**Extrait du document**
Chronique

La revitalisation, un immeuble à la fois

PAR:
Jean-François Vachon

Depuis l’approbation récente du projet Quartier Well Sud, l’annonce d’un important projet de revitalisation sur la rue Galt Ouest et la construction prochaine d’un pont signature dans le secteur Grandes-Fourches, le centre-ville de Sherbrooke vit un moment historique au niveau de son développement. Bien que ces initiatives (et d’autres) soient largement financées par des fonds publics, elles sont aussi portées par des investisseurs privés, des commerçants et des citoyens qui croient au potentiel du cœur historique de leur ville.

**Questions spatiales sur des scènes**
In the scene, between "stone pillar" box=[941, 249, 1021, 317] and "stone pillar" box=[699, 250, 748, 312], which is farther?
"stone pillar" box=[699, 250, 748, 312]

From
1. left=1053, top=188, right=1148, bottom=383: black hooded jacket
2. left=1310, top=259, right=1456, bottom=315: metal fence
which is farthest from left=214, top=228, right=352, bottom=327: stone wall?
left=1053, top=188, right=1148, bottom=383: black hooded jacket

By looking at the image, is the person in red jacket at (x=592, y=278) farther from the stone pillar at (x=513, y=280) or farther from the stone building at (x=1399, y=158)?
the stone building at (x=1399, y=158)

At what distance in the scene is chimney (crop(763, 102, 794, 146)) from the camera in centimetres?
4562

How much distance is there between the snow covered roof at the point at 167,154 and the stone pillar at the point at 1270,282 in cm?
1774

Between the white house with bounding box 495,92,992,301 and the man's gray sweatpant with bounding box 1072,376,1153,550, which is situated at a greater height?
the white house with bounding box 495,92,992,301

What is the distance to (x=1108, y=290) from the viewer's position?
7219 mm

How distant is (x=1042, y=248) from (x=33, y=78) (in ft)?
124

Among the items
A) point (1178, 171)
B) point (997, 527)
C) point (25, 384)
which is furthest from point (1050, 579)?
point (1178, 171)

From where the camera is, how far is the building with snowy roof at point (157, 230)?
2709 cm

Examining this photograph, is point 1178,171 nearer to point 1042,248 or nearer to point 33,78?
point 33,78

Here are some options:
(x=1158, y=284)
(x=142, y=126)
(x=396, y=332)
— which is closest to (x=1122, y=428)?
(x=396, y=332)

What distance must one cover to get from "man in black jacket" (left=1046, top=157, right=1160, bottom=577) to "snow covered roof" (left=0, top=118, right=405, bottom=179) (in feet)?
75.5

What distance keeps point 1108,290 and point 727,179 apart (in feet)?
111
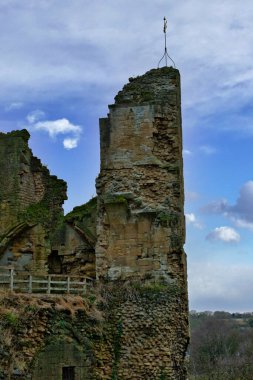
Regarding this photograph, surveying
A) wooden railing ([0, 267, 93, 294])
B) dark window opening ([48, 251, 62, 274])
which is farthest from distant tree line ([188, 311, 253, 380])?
wooden railing ([0, 267, 93, 294])

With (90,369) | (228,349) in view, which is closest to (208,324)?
(228,349)

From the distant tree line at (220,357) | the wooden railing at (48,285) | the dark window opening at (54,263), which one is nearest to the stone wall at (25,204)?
the dark window opening at (54,263)

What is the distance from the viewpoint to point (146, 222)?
2205 centimetres

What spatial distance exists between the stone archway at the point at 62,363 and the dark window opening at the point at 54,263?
7442mm

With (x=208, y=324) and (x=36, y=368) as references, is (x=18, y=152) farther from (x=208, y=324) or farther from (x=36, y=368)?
(x=208, y=324)

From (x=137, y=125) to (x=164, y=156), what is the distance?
1.47m

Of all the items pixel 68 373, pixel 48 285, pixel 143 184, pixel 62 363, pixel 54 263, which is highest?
pixel 143 184

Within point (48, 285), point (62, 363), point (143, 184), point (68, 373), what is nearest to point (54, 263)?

**Travail à faire**
1. Énumérez tous les projets que la chronique cite pour le centre-ville de Sherbrooke.
2. D'après la chronique, par quoi ces initiatives sont-elles largement financées ?
3. Reproduisez le passage de la chronique qui va de « Depuis l’approbation récente » jusqu'à « de leur ville. ».

**Réponses par tâche**
1.
- le projet Quartier Well Sud
- un important projet de revitalisation sur la rue Galt Ouest
- la construction prochaine d'un pont signature dans le secteur Grandes-Fourches

2. Par des fonds publics.

3.
Depuis l’approbation récente du projet Quartier Well Sud, l’annonce d’un important projet de revitalisation sur la rue Galt Ouest et la construction prochaine d’un pont signature dans le secteur Grandes-Fourches, le centre-ville de Sherbrooke vit un moment historique au niveau de son développement. Bien que ces initiatives (et d’autres) soient largement financées par des fonds publics, elles sont aussi portées par des investisseurs privés, des commerçants et des citoyens qui croient au potentiel du cœur historique de leur ville.